Ferruzza

Colori:
Bianco e Nero
Araldica:
Vaiato di bianco e di nero, caricato di un airone cenerino d’argento.
Simboleggia:
Grande nobiltà, preminenza di onori
Vittorie:
1 (1981)
Santo patrono:
Madonna dell’Assunta (15 Agosto)
Contrada rivale:
Sito web:
Le origini della Ferruzza, o Ferruccia,
ci riportano alla prima metà del 1300.
Secondo alcuni storici
si rammenta un certo Perizzo
o Pieruccio di Nuto, che avendo fatto
costruire una fonte, da lui detta appunto
“Fonte Peruzza”, in seguito il nome
venne mutato in “Fonte della Ferruzza”.
Il Canonico Giulio Taviani scrive:
“Nella metà del 700 Pieruccio
fu il capostipite di una buona famiglia
fucecchiese già estinta nel 1600.
Non fu mai ricca,
ma ebbe i suoi onori in patria
dopo la partenza delle famiglie magnate”.

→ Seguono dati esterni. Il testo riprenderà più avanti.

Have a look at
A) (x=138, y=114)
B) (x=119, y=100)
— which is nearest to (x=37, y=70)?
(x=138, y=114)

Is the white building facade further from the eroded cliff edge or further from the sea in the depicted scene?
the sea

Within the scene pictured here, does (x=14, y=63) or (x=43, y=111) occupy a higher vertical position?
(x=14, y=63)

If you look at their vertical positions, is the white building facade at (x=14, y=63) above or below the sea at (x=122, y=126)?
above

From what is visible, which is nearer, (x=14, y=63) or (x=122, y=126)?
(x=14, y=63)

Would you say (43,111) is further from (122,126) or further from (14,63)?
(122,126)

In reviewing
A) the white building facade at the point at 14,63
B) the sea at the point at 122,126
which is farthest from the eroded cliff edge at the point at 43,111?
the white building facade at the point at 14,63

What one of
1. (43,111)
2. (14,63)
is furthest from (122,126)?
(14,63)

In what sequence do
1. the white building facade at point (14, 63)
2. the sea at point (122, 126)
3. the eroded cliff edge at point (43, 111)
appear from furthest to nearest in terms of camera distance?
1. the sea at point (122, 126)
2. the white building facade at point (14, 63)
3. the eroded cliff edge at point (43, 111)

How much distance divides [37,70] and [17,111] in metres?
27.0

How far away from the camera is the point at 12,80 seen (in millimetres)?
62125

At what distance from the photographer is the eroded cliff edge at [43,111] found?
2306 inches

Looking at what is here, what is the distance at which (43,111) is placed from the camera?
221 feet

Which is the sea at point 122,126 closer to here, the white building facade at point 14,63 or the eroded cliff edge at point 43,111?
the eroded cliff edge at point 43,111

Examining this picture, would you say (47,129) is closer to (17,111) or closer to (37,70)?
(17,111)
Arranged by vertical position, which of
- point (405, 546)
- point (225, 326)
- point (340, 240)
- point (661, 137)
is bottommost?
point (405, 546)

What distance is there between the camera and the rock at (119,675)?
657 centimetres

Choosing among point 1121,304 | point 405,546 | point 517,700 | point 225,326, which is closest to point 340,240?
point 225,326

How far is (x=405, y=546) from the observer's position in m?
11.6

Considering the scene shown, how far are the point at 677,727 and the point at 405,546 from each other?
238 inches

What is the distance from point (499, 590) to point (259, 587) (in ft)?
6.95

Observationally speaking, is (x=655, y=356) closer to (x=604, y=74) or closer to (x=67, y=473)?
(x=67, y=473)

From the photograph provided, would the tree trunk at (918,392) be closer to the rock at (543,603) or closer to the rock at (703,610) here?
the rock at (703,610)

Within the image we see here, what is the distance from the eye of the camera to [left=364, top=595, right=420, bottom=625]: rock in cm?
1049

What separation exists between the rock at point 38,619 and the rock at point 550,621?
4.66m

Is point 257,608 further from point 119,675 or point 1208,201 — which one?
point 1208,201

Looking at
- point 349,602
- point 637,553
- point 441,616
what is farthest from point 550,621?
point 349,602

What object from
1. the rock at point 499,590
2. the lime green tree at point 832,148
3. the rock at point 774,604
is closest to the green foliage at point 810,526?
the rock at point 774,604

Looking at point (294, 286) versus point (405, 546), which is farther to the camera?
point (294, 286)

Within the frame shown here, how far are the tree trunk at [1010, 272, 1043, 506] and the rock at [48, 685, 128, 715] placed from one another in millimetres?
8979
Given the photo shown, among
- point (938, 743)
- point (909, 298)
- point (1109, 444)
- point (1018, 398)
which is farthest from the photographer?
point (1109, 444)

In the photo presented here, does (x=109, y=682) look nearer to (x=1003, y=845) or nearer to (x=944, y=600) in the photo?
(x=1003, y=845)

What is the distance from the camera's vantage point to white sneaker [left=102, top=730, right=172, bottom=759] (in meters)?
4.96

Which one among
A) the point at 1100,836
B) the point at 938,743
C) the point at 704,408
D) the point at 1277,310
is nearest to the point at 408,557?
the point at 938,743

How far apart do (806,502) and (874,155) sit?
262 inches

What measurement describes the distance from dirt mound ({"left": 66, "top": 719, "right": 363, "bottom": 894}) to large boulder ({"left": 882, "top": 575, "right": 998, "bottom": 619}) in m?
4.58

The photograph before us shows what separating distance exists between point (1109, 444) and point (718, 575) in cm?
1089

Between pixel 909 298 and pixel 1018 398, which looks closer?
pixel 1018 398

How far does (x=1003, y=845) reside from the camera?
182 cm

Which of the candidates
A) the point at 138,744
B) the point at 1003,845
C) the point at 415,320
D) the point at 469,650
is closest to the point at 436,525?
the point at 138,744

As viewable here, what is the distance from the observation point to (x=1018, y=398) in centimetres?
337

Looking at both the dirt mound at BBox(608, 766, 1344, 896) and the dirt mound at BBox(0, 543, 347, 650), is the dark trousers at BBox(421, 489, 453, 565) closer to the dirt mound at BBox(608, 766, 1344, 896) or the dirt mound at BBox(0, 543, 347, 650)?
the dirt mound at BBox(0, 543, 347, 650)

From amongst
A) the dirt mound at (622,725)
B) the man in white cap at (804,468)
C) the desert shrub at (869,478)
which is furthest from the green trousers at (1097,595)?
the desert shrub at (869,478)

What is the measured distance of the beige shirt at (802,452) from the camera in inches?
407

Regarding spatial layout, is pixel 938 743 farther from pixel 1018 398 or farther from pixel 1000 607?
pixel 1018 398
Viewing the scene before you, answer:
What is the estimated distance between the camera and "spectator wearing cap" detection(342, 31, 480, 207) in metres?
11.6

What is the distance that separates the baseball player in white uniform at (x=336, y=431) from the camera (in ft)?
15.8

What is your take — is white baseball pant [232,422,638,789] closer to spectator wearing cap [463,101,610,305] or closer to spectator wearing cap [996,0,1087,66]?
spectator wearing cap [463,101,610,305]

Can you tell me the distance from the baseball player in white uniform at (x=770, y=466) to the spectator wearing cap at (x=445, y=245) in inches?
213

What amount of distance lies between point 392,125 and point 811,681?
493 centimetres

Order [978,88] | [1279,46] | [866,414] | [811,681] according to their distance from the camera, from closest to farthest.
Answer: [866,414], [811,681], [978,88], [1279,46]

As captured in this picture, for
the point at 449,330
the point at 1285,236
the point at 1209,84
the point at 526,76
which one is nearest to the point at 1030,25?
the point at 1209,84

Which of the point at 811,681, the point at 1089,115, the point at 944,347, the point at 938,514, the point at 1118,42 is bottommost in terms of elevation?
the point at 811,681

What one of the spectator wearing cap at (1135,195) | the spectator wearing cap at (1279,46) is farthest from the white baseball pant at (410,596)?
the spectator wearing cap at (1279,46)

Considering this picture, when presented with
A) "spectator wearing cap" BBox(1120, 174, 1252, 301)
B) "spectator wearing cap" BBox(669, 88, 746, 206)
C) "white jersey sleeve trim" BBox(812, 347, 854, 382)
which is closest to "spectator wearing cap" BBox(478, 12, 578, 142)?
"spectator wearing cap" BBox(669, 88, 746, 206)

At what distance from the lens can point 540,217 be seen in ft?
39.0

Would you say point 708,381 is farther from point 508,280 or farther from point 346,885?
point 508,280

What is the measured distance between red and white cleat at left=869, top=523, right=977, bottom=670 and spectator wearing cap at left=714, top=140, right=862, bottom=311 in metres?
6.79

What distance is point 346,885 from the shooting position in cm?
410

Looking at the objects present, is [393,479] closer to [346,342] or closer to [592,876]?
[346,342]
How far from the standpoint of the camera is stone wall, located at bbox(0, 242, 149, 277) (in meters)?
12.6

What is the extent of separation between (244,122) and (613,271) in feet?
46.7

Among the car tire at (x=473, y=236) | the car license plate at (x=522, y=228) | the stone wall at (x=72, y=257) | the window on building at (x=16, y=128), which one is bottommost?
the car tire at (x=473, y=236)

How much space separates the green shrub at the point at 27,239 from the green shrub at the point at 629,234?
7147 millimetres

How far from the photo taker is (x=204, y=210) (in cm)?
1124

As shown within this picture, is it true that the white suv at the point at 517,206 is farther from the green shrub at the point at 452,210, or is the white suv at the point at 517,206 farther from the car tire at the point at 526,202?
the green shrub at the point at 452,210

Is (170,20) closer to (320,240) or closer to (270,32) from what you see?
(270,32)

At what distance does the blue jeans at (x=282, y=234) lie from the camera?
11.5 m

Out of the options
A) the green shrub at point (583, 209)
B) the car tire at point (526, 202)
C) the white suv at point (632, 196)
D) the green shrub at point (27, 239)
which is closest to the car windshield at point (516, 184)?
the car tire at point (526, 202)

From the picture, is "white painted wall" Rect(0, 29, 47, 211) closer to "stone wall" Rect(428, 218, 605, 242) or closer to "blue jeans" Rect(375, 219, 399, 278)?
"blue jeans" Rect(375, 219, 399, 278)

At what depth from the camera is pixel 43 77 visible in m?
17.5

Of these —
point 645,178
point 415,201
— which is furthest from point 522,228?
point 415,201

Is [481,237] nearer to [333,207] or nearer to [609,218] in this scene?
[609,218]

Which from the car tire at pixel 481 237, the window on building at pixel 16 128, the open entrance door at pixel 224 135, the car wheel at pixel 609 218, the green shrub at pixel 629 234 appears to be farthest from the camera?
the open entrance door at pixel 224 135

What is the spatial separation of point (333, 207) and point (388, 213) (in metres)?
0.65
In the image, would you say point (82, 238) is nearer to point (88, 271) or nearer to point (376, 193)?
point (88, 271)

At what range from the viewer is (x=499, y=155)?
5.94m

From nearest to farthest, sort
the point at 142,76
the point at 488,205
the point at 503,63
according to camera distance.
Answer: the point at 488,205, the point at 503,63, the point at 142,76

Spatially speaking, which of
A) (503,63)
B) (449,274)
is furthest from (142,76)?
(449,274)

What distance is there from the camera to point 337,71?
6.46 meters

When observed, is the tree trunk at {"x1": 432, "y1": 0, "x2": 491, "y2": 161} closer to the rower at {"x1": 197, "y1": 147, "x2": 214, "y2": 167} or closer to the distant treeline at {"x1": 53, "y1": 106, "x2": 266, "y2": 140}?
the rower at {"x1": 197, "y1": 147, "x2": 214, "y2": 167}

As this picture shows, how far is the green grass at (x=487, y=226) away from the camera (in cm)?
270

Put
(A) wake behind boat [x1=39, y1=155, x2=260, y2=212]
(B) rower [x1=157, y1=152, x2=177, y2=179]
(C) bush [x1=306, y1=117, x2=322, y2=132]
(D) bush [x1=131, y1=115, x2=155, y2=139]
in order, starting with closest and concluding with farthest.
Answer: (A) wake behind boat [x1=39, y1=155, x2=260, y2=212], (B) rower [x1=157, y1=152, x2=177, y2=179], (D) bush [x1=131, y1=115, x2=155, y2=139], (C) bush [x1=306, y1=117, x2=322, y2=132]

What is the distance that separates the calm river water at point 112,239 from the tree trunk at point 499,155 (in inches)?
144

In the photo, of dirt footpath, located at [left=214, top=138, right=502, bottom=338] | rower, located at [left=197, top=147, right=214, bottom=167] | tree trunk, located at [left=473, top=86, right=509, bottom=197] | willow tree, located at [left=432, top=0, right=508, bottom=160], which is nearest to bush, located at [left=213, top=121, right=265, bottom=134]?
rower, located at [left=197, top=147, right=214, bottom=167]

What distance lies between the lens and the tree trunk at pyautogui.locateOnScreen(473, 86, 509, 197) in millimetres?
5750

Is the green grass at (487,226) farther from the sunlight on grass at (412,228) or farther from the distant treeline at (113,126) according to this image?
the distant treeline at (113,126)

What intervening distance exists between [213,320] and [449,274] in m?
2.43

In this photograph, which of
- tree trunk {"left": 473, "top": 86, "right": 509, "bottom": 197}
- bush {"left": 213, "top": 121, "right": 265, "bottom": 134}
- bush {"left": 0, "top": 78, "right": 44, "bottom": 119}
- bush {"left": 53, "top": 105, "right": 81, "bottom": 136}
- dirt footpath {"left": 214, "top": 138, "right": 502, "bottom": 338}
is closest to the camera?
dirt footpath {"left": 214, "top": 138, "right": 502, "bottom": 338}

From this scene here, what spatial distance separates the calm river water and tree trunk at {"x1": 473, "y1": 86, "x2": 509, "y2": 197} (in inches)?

E’ evidente che la Chiesa della Ferruzza,
in stile romanico, quando fu costruita,
prese nome dalla fonte che là si trovava
da circa due e che tuttora esiste.
Per quanto riguarda il nome Ferruccia,
è rammentato da un certo Machiavelli,
sembra essere stata una zona di ferraioli
o fabbri ferrai, i quali lavoravano
gli arnesi agricoli di una vasta zona,
essendo Fucecchio un comune molto grande
e agricolo nell’epoca della dinastia dei Cadolingi,
il nome Ferruccia, può provenire anche da ferro,
ovvero dai ferraioli.
La Ferruzza era parte in collina
e parte in pianura (com’è tutt’oggi),
popolata da lavoratori tra i quali
vi fu un’illustre scrivano, un certo
Fra Bartolomeo da Fucecchio
(non era un frate, ma un Notaio),
nativo della Ferruzza nel 1515.
Per quanto riguarda il nome Ferruzza,
c’è comunque un’altra storia
che sembra quella più credibile.
Come appare da un manoscritto
del 7 dicembre 1385,
relativo ad un legato o contratto,
il testatore volle essere seppellito nella Chiesa
dei Santi Filippo e Iacopo a Vignale (PT),
e volle mettere il nome Ferruccia ad un Ufficio
che a quell’epoca si trovava alla Ferruzza,
e nel quale venivano valutate varie merci,
tra i quali grano e pasture, che i terreni fucecchiesi
producevano in abbondanza.
In questo Ufficio pare fosse impiegata
una donna originaria della valle
dell’Ombrone Pistoiese,
la quale aveva per nomignolo
Monna o Madonna Ferruccia.
Con ciò anche la Chiesa prese il nome
di Madonna della Ferruzza
(da un dizionario storico del 1835).